Rafael Torres
La eutanasia de Noelia
La repentina muerte del Papa Francisco ha paralizado cualquier otro movimiento en el mundo. Su trascendencia se detecta en el mismo momento en que se produce, y trastoca todas las situaciones que hasta ese momento absorbían la actualidad y movían los hilos del comportamiento social, político, económico, financiero e incluso cultural a lo largo de los cuatro continentes. Nadie recuerda la importancia del proceso que se abre a la muerte del pontífice máximo de la Iglesia católica hasta que no se produce, y cuando ocurre se percibe hasta qué grado se eleva su influencia.

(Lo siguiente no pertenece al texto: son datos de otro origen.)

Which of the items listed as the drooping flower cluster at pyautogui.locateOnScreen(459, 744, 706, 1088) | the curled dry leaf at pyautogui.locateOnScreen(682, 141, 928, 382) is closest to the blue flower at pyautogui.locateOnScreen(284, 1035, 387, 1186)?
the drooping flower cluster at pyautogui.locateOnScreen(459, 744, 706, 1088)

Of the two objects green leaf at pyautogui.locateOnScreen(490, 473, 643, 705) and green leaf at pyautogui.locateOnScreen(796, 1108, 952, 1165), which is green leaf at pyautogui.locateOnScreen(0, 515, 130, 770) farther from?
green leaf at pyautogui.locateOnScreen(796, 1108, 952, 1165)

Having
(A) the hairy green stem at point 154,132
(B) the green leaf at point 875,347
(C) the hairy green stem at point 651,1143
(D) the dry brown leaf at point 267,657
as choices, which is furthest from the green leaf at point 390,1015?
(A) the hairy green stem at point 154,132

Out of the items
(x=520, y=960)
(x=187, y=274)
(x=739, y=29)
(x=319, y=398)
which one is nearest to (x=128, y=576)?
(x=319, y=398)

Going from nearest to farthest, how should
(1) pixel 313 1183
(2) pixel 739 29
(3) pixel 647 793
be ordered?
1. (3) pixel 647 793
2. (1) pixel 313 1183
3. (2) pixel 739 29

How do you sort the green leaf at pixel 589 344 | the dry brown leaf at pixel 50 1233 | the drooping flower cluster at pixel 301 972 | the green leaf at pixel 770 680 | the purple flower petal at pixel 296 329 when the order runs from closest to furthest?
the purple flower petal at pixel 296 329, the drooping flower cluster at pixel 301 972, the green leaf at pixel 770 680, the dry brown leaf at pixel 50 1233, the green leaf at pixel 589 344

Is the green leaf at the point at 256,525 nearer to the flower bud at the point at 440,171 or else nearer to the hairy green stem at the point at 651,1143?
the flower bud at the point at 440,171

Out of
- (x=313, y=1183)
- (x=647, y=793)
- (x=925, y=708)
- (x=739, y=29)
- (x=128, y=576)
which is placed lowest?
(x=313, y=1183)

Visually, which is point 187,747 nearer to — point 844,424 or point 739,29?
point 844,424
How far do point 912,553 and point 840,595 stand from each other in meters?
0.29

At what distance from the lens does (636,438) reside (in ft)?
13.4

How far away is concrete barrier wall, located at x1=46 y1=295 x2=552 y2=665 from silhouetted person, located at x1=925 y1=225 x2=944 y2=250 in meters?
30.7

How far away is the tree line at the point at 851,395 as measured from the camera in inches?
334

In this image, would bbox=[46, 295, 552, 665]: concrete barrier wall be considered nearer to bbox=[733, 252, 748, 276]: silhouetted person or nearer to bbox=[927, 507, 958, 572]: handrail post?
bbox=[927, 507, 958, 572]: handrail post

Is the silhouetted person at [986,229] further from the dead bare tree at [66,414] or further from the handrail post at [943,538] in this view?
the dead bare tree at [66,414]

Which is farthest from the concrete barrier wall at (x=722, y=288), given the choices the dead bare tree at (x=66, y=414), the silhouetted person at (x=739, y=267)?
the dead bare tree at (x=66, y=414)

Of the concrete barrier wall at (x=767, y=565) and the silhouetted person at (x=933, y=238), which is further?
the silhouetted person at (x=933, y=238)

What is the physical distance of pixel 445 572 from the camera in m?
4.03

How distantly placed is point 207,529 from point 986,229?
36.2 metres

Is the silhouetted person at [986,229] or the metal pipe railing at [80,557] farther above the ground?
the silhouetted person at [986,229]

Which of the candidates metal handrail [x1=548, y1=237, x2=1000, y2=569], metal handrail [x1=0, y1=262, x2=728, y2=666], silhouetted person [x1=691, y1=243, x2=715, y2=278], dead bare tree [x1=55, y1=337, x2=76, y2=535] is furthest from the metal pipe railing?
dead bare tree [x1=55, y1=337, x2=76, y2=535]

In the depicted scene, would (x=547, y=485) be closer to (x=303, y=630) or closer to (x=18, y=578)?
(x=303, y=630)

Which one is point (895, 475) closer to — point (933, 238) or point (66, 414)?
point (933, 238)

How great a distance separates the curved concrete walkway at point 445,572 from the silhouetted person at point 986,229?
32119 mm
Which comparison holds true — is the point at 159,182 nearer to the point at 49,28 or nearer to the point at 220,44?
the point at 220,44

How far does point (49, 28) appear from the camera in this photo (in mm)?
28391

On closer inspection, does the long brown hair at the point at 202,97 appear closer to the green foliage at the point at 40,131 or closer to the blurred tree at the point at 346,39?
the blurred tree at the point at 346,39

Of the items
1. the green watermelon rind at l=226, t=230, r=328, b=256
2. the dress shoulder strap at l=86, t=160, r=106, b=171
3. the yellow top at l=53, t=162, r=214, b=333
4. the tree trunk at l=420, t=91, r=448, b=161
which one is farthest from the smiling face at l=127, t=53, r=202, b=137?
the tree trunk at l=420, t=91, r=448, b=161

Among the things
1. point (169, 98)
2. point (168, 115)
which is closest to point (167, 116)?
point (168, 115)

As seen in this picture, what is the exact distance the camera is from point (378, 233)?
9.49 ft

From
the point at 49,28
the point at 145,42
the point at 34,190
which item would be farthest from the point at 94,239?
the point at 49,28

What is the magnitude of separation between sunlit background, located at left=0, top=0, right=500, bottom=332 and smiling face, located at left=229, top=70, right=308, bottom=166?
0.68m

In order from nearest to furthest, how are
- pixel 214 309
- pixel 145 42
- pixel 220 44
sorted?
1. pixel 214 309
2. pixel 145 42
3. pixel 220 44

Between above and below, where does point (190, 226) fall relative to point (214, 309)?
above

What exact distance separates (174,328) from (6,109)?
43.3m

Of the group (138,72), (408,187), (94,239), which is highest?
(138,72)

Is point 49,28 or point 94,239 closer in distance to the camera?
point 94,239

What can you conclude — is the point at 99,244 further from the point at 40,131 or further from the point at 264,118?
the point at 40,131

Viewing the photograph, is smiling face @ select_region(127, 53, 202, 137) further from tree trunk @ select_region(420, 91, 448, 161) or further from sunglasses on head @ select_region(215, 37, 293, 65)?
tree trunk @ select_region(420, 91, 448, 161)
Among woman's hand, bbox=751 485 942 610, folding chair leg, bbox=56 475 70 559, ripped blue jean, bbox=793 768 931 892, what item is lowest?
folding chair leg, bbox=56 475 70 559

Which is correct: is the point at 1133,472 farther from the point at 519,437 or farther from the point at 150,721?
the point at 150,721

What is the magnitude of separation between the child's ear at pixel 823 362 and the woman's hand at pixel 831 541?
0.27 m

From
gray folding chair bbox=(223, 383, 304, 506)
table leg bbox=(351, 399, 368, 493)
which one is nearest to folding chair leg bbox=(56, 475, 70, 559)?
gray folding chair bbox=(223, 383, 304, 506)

Incluso en el caso de Francisco, el heredero de Pedro que menos deseos tuvo de ser famoso y disfrutar de un estatus incomparable en toda la historia de la Iglesia católica incluyendo al propio Pedro, a cuya figura me he aproximado yo gracias a los apuntes cedidos por un buen amigo mío, un agnóstico ilustrado al que fascina la investigación de la figura de Cristo no como deidad sino como lo que realmente fue, un profeta de perfil combativo e ideas revolucionarias que tuvo la virtud de sacar de sus casillas a la autoridad competente.
Jorge Mario Bergoglio, el jesuita argentino que estudió en Alcalá de Henares, que era hincha perdido de Atlético San Lorenzo y que dejó huella de santidad en los barrios más necesitados de la ciudad de Buenos Aires, no ha querido fastos, ni pompa ni circunstancia ni siquiera en el momento postrero. Y para ello, dejó dicho cómo quería marcharse y como quería ser despedido, pero el tránsito como ocurre siempre que se presenta la ocasión, ha devuelto al papado la oculta trascendencia que realmente tiene. Y sobre todo, recobra la fastuosidad, el misterio, la importancia, la luz y la sombra que caracteriza a la arcana política vaticana y su insondable peregrinaje por los pliegues de la historia. Sospecho que el curita del barrio de Flores que un día fue ascendido a Sumo Pontífice porque la necesidad acuciaba y su perfil era el, adecuado para reafirmar y consolidar la Iglesia en un determinado cuadrante del mundo, ha sido un verso suelto que ha cumplido su misión y no volverá a repetirse. Sospecho también que ahora toca volver al tiempo de silencio y a la reposición del viejo orden, la ceremonia, el fasto y el recogimiento. ¿Un Papa italiano quizá?